* Required task 1 *
Retype the listing below, from the line containing "slide-level diagnosis = Trypanosoma brucei" through the end of the listing. Leave the pictures out.

* Document segment *
+-------+
Vanodya Perera
November 14, 2018
How to create your own Power BI dashboard
Create- Share – Access insights
At Linear Squared, we design and develop complex algorithms to create action plans for existing organizational problems in the South Asian region, using historical or simulated data. We sometimes need to create customized, quick and dirty dashboards with data-driven insights to communicate intermediate findings and Key Performance Indicators (KPIs) to non-technical clients. There are many tools for creating such dashboards. At Linear squared we often use Microsoft PowerBI and RShiny for this purpose. This post will walk you through a few easy steps to create your very own simple dashboard using PowerBI.
What is Power BI: PowerBI is a Business Intelligence (BI) tool that lets you tell a story via visualizing data. It is owned by Microsoft. We can use the free PowerBI desktop version to create visualizations and publish a report to powerbi.microsoft.com using a Microsoft account. Multiple reports can be included in a single dashboard.
Advantages of PowerBI dashboards
– Ability to share the dashboard with a large audience anytime using a public or private link
– Ability to see all the visuals at a glance
– Ability to slice and filter data without changing the underlying data or existing visualizations
– Ability to include multiple pages with different page level filters
– Ability to resize all the pages and create the dashboards in different sizes
– Ability to embed dashboards into other applications
– Ability to show multiple reports, created using different databases
Given below is a good comparison between static reports and dashboards published by Microsoft.
Difference between “dashboards” and “reports”.
+-------+
* Extracted data *
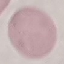
Malaria status: uninfected. Giemsa-stained preparation. Automatically extracted cell patch, resized to 64 × 64 pixels. Thin blood film. Photographed with a smartphone camera at the microscope eyepiece.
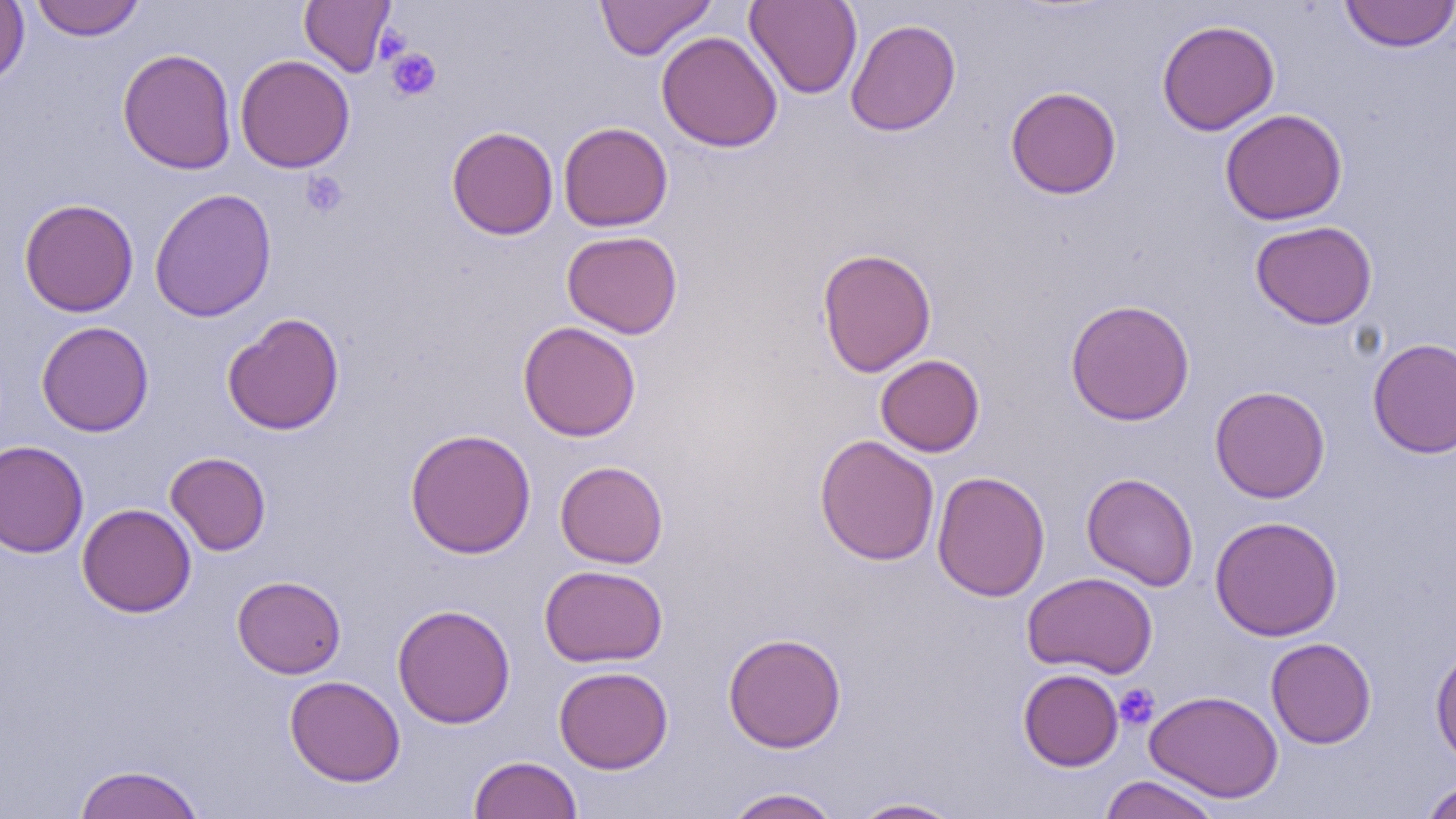

Approximate bounding boxes as named x1/y1/x2/y2 corners in pixels. Platelet locations: (x1=376, y1=26, x2=411, y2=64), (x1=386, y1=47, x2=441, y2=101), (x1=301, y1=171, x2=348, y2=218), (x1=1114, y1=683, x2=1159, y2=730). Uninfected red blood cell locations: (x1=0, y1=0, x2=30, y2=87), (x1=31, y1=0, x2=144, y2=41), (x1=299, y1=0, x2=395, y2=76), (x1=595, y1=0, x2=716, y2=60), (x1=744, y1=0, x2=863, y2=99), (x1=1340, y1=1, x2=1455, y2=52), (x1=846, y1=18, x2=961, y2=136), (x1=1157, y1=19, x2=1280, y2=135), (x1=656, y1=31, x2=783, y2=152), (x1=117, y1=48, x2=237, y2=174), (x1=235, y1=54, x2=355, y2=173), (x1=1005, y1=86, x2=1122, y2=199), (x1=1220, y1=108, x2=1348, y2=226), (x1=558, y1=122, x2=673, y2=232), (x1=446, y1=126, x2=559, y2=240), (x1=149, y1=188, x2=277, y2=322), (x1=19, y1=198, x2=139, y2=316), (x1=1250, y1=220, x2=1378, y2=329), (x1=561, y1=230, x2=682, y2=339), (x1=816, y1=247, x2=937, y2=377), (x1=1065, y1=298, x2=1195, y2=426), (x1=222, y1=313, x2=345, y2=435), (x1=36, y1=320, x2=154, y2=437), (x1=518, y1=321, x2=641, y2=442), (x1=1367, y1=337, x2=1456, y2=458), (x1=875, y1=354, x2=985, y2=457), (x1=1210, y1=386, x2=1331, y2=503), (x1=405, y1=428, x2=537, y2=559), (x1=814, y1=435, x2=940, y2=566), (x1=0, y1=440, x2=89, y2=558), (x1=165, y1=452, x2=271, y2=555), (x1=555, y1=460, x2=669, y2=568), (x1=932, y1=470, x2=1050, y2=602), (x1=1082, y1=472, x2=1199, y2=591), (x1=77, y1=503, x2=196, y2=617), (x1=1210, y1=515, x2=1343, y2=641), (x1=539, y1=564, x2=668, y2=667), (x1=1022, y1=571, x2=1158, y2=678), (x1=232, y1=575, x2=346, y2=678), (x1=392, y1=603, x2=516, y2=728), (x1=723, y1=632, x2=847, y2=753), (x1=1265, y1=637, x2=1377, y2=749), (x1=1430, y1=643, x2=1456, y2=769), (x1=554, y1=665, x2=673, y2=773), (x1=1018, y1=668, x2=1123, y2=771), (x1=284, y1=675, x2=406, y2=787), (x1=1145, y1=690, x2=1284, y2=803), (x1=469, y1=755, x2=582, y2=819), (x1=72, y1=763, x2=206, y2=819), (x1=1098, y1=775, x2=1222, y2=819), (x1=1420, y1=778, x2=1456, y2=819), (x1=723, y1=787, x2=843, y2=818), (x1=849, y1=796, x2=965, y2=818). Slide-level diagnosis: negative for blood parasites. One field of a larger specimen. Thin blood smear. Light microscopy. 1000x magnification. Image is 1456×819 pixels.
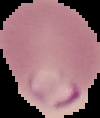

Summary:
  - Malaria status: parasitized
  - Image size: 100×118 pixels
  - Preparation: thin blood film
  - Image type: segmented cell region with the area outside set to black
Assess this cell for malaria.
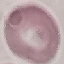
It is uninfected.

Summary:
  - Capture: smartphone camera at the microscope eyepiece
  - Preparation: thin smear
  - Image type: automatically extracted cell patch, resized to 64 × 64 pixels
  - Stain: Giemsa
Classify this cell by malaria status.
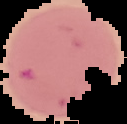
It is uninfected.

preparation = thin blood film
image type = cell region segmented out of the field of view; surrounding area masked to black
image size = 127×124 pixels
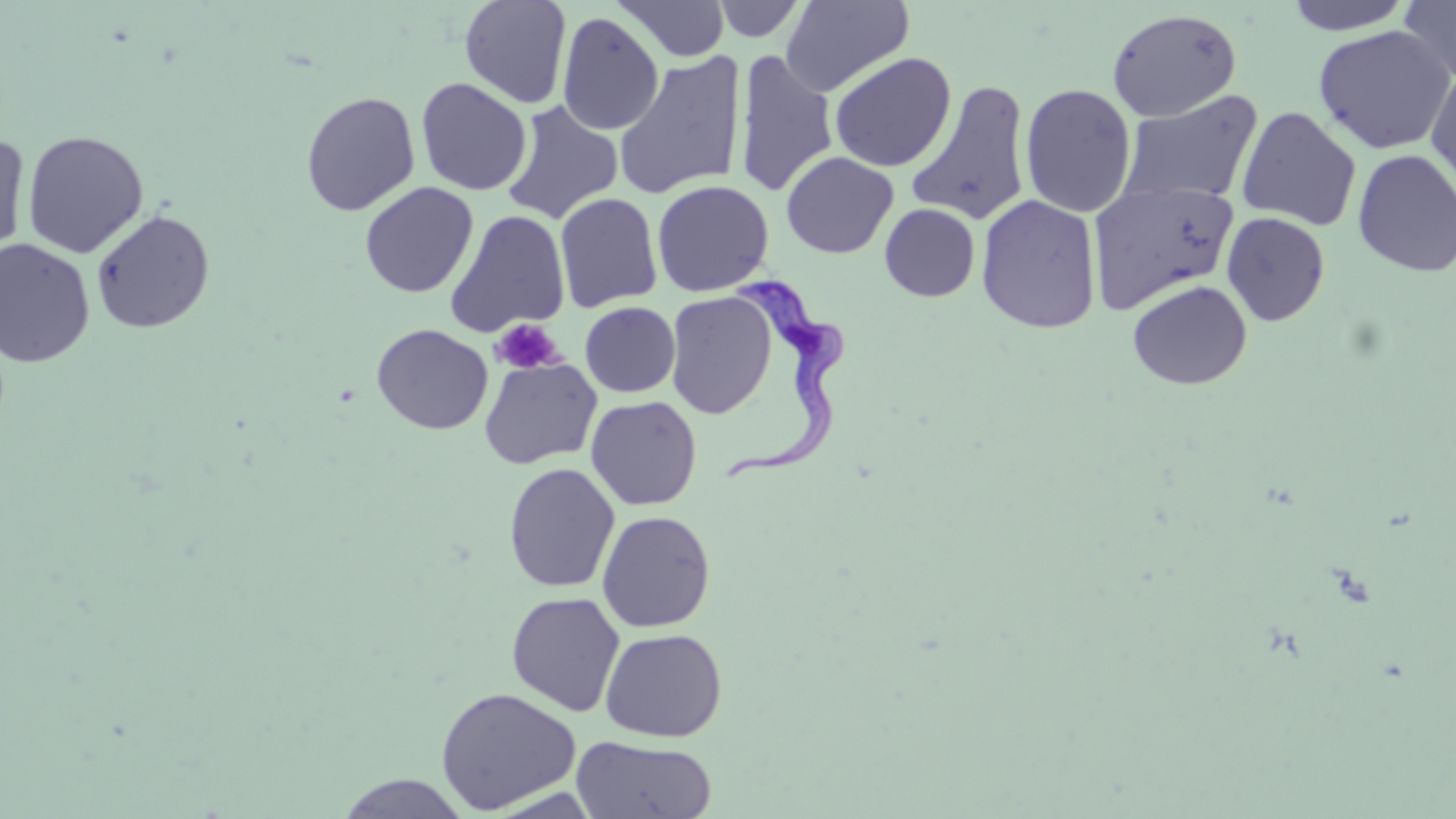

slide-level diagnosis = Trypanosoma brucei
uninfected red blood cell locations = approximate bounding boxes as (x1, y1, x2, y2) in pixels: (459, 0, 572, 108), (711, 0, 806, 42), (780, 0, 914, 96), (1283, 0, 1415, 34), (1399, 0, 1456, 84), (615, 1, 730, 62), (1107, 8, 1242, 122), (557, 11, 664, 135), (1313, 25, 1455, 154), (734, 49, 838, 197), (613, 51, 747, 201), (829, 52, 957, 172), (1426, 64, 1456, 195), (416, 77, 532, 196), (906, 80, 1033, 227), (1019, 83, 1137, 217), (1118, 90, 1263, 207), (300, 91, 420, 216), (500, 100, 624, 224), (1237, 106, 1361, 231), (22, 130, 149, 258), (0, 133, 31, 261), (1352, 149, 1456, 277), (781, 151, 899, 259), (651, 179, 774, 296), (1088, 180, 1239, 313), (359, 181, 478, 298), (554, 192, 662, 313), (975, 194, 1102, 334), (880, 203, 980, 302), (91, 209, 216, 334), (445, 210, 570, 338), (1222, 211, 1330, 326), (0, 239, 95, 368), (1127, 280, 1252, 390), (665, 291, 778, 419), (580, 301, 680, 397), (371, 324, 493, 434), (479, 356, 601, 469), (585, 395, 702, 510), (503, 463, 620, 593), (596, 510, 716, 633), (506, 591, 625, 716), (599, 627, 727, 742), (434, 686, 582, 814), (571, 736, 717, 818), (335, 773, 472, 818)
stain = May-Grünwald-Giemsa
platelet locations = approximate bounding boxes as (x1, y1, x2, y2) in pixels: (491, 318, 564, 374)
Trypanosoma brucei locations = approximate bounding boxes as (x1, y1, x2, y2) in pixels: (710, 269, 852, 483)
field of view = single
image size = 1456×819 pixels
preparation = thin blood film
magnification = 1000x
modality = optical microscopy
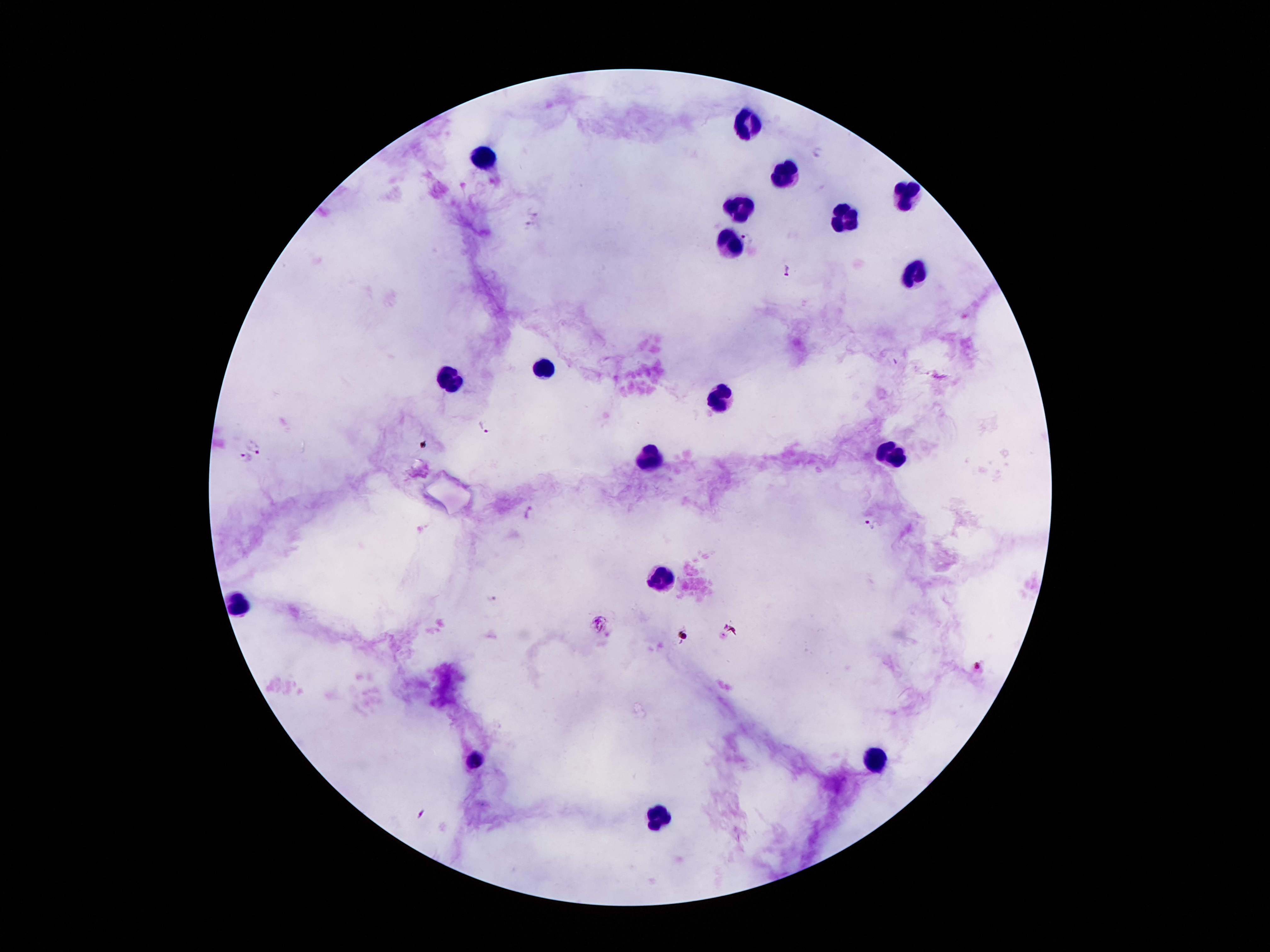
+-------+
* Required task 2 *
List every advantage of PowerBI dashboards given in the Power BI post.

* Written answer 1 *
slide-level diagnosis = Trypanosoma brucei
uninfected red blood cell locations = approximate bounding boxes as (x1, y1, x2, y2) in pixels: (459, 0, 572, 108), (711, 0, 806, 42), (780, 0, 914, 96), (1283, 0, 1415, 34), (1399, 0, 1456, 84), (615, 1, 730, 62), (1107, 8, 1242, 122), (557, 11, 664, 135), (1313, 25, 1455, 154), (734, 49, 838, 197), (613, 51, 747, 201), (829, 52, 957, 172), (1426, 64, 1456, 195), (416, 77, 532, 196), (906, 80, 1033, 227), (1019, 83, 1137, 217), (1118, 90, 1263, 207), (300, 91, 420, 216), (500, 100, 624, 224), (1237, 106, 1361, 231), (22, 130, 149, 258), (0, 133, 31, 261), (1352, 149, 1456, 277), (781, 151, 899, 259), (651, 179, 774, 296), (1088, 180, 1239, 313), (359, 181, 478, 298), (554, 192, 662, 313), (975, 194, 1102, 334), (880, 203, 980, 302), (91, 209, 216, 334), (445, 210, 570, 338), (1222, 211, 1330, 326), (0, 239, 95, 368), (1127, 280, 1252, 390), (665, 291, 778, 419), (580, 301, 680, 397), (371, 324, 493, 434), (479, 356, 601, 469), (585, 395, 702, 510), (503, 463, 620, 593), (596, 510, 716, 633), (506, 591, 625, 716), (599, 627, 727, 742), (434, 686, 582, 814), (571, 736, 717, 818), (335, 773, 472, 818)
stain = May-Grünwald-Giemsa
platelet locations = approximate bounding boxes as (x1, y1, x2, y2) in pixels: (491, 318, 564, 374)
Trypanosoma brucei locations = approximate bounding boxes as (x1, y1, x2, y2) in pixels: (710, 269, 852, 483)
field of view = single
image size = 1456×819 pixels
preparation = thin blood film
magnification = 1000x
modality = optical microscopy

* Written answer 2 *
- Ability to share the dashboard with a large audience anytime using a public or private link
- Ability to see all the visuals at a glance
- Ability to slice and filter data without changing the underlying data or existing visualizations
- Ability to include multiple pages with different page level filters
- Ability to resize all the pages and create the dashboards in different sizes
- Ability to embed dashboards into other applications
- Ability to show multiple reports, created using different databases